11 Inception - Architecture and Considerations


Architectures has been shown generally to improve by adding width and depth to the previous best model. There is a limitation to this as all compute budgets are finite, and so Inception is looking for ways to increase model capability without only naively increasing depth or width.

There are two problems with this naive approach. (1) You are more prone to overfitting and (2) and have dramatic increase in compute. Most of that compute is wasted on matmul of weights near or at 0. According to natural biology and other work regarding sparse matrices, they appear to be the most efficient solution for complex networks; however, currently there are problems with sparse matrices today.

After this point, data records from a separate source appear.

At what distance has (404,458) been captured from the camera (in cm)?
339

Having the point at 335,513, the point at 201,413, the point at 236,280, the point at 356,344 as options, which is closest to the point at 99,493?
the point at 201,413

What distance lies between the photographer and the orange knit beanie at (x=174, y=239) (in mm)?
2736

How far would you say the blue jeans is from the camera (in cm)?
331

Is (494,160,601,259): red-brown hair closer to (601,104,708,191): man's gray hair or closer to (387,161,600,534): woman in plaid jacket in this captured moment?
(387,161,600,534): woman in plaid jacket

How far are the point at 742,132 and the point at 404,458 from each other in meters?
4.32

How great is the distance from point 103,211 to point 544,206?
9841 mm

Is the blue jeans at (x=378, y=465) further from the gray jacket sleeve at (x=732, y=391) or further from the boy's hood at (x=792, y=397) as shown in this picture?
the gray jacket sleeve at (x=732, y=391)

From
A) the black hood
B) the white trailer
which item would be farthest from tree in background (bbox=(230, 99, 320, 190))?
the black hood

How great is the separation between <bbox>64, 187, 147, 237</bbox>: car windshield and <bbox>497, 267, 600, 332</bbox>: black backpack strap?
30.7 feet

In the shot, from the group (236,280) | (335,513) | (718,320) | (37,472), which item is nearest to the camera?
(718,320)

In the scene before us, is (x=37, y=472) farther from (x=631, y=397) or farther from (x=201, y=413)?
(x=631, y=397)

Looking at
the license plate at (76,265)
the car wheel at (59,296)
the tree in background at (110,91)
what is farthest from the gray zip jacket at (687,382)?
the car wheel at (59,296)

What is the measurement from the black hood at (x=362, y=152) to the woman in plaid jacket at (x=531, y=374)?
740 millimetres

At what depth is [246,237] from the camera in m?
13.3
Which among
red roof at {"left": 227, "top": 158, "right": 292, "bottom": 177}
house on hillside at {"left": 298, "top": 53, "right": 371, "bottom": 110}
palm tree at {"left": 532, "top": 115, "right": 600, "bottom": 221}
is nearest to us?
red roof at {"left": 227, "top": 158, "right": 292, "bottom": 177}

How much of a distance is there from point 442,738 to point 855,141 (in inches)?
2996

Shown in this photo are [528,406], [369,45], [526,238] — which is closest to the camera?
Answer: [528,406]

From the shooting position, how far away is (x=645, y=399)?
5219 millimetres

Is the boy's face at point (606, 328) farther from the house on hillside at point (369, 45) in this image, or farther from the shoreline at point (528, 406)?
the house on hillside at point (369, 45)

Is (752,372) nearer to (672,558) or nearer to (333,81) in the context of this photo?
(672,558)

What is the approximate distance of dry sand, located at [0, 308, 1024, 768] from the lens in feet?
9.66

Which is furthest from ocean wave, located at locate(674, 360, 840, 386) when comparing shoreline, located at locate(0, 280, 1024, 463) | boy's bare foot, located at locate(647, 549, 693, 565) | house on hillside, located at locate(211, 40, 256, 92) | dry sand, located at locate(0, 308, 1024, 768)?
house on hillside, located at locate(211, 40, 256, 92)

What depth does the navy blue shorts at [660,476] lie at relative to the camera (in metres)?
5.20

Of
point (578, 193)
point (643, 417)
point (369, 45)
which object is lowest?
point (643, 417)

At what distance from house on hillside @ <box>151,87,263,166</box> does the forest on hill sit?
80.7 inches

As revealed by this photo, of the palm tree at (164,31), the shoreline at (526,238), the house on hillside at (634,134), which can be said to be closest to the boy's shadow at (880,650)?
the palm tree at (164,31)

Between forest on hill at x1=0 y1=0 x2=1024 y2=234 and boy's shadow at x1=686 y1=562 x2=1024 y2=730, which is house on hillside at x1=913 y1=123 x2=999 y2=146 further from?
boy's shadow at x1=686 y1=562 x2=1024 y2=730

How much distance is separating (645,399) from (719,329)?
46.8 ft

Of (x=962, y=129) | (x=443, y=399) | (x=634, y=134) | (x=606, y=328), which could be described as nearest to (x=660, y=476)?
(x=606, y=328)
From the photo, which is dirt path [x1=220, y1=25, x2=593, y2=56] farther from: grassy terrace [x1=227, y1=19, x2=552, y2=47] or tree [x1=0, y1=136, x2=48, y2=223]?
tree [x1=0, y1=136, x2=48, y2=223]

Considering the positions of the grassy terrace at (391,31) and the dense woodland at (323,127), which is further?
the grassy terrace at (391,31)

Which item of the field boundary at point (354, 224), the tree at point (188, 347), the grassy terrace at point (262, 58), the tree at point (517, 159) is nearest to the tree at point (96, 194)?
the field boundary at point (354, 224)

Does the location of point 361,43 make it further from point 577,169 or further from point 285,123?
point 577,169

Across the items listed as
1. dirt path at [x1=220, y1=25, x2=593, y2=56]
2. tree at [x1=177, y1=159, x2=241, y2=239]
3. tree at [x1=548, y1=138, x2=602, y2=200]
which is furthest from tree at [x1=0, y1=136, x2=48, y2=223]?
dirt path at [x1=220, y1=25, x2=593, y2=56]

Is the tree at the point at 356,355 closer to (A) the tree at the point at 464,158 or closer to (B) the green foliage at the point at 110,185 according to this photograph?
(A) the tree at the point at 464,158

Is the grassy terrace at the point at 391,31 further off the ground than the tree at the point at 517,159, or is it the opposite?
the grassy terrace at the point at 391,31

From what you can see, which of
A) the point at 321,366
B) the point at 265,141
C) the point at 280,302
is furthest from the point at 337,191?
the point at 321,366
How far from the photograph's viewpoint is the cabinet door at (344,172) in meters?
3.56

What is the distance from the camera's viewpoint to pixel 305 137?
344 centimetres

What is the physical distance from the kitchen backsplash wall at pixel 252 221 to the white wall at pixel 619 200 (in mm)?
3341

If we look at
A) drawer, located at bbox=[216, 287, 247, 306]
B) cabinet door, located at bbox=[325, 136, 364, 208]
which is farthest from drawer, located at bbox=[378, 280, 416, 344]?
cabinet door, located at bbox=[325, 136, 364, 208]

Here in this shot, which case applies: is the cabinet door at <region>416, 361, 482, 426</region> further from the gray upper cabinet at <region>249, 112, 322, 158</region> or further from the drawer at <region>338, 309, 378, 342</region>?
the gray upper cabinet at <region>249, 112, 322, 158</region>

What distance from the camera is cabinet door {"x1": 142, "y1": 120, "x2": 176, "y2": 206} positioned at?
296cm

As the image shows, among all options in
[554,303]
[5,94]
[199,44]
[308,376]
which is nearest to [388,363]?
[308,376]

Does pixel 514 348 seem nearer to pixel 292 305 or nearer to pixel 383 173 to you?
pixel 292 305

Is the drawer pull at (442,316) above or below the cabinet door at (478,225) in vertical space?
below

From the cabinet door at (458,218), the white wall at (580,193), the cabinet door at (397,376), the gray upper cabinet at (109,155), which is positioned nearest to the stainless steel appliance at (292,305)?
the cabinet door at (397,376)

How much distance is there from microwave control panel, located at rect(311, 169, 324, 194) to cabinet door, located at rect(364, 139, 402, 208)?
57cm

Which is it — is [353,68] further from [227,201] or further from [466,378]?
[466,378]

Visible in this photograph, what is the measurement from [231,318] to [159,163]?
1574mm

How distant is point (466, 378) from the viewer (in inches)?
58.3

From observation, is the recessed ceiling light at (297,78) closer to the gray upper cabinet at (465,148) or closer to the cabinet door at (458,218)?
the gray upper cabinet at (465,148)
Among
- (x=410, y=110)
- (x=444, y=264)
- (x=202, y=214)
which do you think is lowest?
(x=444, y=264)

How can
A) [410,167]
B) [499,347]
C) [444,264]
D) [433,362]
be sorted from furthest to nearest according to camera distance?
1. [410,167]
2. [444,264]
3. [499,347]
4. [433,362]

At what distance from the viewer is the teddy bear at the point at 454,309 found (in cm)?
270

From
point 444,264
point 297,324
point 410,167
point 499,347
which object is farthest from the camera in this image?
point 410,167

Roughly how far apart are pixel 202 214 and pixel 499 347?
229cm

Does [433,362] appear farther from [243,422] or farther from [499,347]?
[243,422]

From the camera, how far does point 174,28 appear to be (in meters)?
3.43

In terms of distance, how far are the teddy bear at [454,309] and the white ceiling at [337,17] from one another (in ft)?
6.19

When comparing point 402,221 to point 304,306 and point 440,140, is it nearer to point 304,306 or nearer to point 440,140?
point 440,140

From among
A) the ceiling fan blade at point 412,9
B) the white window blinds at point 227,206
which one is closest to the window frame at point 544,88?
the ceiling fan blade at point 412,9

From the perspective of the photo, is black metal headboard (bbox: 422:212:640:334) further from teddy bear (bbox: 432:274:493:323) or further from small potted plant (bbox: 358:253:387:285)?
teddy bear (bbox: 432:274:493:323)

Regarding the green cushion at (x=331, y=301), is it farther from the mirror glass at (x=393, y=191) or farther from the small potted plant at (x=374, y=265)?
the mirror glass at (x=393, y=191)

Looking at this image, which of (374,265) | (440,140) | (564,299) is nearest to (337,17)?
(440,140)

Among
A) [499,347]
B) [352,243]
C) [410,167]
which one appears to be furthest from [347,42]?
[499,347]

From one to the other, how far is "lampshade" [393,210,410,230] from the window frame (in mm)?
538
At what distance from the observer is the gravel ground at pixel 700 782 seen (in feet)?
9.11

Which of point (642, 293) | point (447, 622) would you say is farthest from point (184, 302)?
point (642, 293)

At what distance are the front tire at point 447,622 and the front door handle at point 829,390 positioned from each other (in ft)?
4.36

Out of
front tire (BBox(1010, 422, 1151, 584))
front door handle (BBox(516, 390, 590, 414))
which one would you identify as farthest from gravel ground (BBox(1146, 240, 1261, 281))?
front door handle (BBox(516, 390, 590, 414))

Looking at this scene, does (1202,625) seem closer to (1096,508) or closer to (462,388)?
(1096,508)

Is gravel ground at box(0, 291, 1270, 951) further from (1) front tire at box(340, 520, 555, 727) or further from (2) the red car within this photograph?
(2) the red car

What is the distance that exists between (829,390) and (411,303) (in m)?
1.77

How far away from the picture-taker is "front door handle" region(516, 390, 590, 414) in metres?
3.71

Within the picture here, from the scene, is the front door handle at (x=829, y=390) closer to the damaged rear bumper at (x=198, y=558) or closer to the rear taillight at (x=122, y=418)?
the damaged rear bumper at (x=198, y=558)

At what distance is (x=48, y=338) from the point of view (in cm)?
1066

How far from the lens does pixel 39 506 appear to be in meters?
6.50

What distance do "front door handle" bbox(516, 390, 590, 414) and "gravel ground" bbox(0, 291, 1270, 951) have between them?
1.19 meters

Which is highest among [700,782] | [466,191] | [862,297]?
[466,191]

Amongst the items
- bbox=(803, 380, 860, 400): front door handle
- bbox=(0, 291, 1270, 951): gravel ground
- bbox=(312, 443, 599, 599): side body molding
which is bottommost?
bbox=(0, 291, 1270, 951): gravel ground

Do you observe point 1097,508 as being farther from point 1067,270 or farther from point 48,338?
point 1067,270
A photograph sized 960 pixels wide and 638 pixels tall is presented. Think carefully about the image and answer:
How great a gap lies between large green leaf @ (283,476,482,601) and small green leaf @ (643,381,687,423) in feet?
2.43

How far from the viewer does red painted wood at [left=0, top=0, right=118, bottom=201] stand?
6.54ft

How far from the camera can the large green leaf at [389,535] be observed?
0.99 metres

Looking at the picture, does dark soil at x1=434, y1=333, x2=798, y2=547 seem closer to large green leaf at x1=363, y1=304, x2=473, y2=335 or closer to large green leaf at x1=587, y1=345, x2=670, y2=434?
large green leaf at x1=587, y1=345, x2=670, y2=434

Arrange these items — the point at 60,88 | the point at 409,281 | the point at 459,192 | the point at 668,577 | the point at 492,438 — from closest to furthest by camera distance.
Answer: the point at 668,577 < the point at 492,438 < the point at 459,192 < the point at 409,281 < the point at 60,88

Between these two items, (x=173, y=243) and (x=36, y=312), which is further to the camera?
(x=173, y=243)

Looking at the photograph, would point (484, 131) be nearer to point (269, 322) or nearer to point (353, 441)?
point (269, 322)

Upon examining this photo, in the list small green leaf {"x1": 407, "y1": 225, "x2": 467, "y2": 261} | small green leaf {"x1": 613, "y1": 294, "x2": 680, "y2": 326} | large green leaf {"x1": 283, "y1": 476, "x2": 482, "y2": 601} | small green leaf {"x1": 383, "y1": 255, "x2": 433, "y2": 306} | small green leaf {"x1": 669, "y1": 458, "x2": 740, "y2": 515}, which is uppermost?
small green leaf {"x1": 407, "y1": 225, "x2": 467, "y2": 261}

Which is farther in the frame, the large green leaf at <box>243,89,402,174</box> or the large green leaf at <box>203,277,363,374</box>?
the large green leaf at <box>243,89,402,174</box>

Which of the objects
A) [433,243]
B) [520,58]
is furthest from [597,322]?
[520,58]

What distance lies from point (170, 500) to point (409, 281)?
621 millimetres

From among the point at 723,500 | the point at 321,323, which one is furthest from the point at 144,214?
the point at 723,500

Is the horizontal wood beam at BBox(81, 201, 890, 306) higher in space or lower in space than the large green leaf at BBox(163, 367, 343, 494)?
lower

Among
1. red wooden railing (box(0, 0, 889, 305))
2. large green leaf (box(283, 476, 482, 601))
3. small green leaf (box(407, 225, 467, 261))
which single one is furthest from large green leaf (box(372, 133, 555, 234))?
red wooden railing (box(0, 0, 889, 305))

The Problem of Sparse Matrices Today’s compute is extremely efficient at dense matmul, and comparatively inefficient at sparse matrix operations. For instance, reducing the complexity of operations by 100x, the overhead lookups and cache misses in todays hardware make matrix sparsity much less efficient to effectively use. This is interesting to me as it appears like sparsity could be a big next step for efficiency if ML can generate the need while hardware can supply the compute. Graphics are a great example, as generally the supply follows the demand, not proceeds it. The graphics industry has enabled a massive amount of innovation on the silicon side, which has made the modern advances possible. Still, the market will continue to bootstrap itself higher and higher and these problems will be solved in part simultaneously. One point I want to draw out is how the hardware affects the software. Architectures trended back to full connections to better optimize parallel computing. There is no ‘right’ answer in this case; it is simply important to realize the fundamental benefits of sparsity, and not to mistake the current trend in dense matrices as fundamentally necessary.

The Inception Network

Drawing on the aspiration towards sparsity, the Inception net tries to achieve similar properties to sparsity in its network design. By achieving sparsity, the idea is to gain the advantages of compute efficiency without paying any performance prices. This architecture started out as a case study based on the idea of sparsity and has shown good preliminary results, but at the time of the writing of the paper, the authors point out that the performance is shown mainly on vision tasks. They note a word of caution as the network had not yet been tested on other unrelated tasks. If it is able to perform well on other tasks, then the basis for the architecture being a general purpose approach would be greater.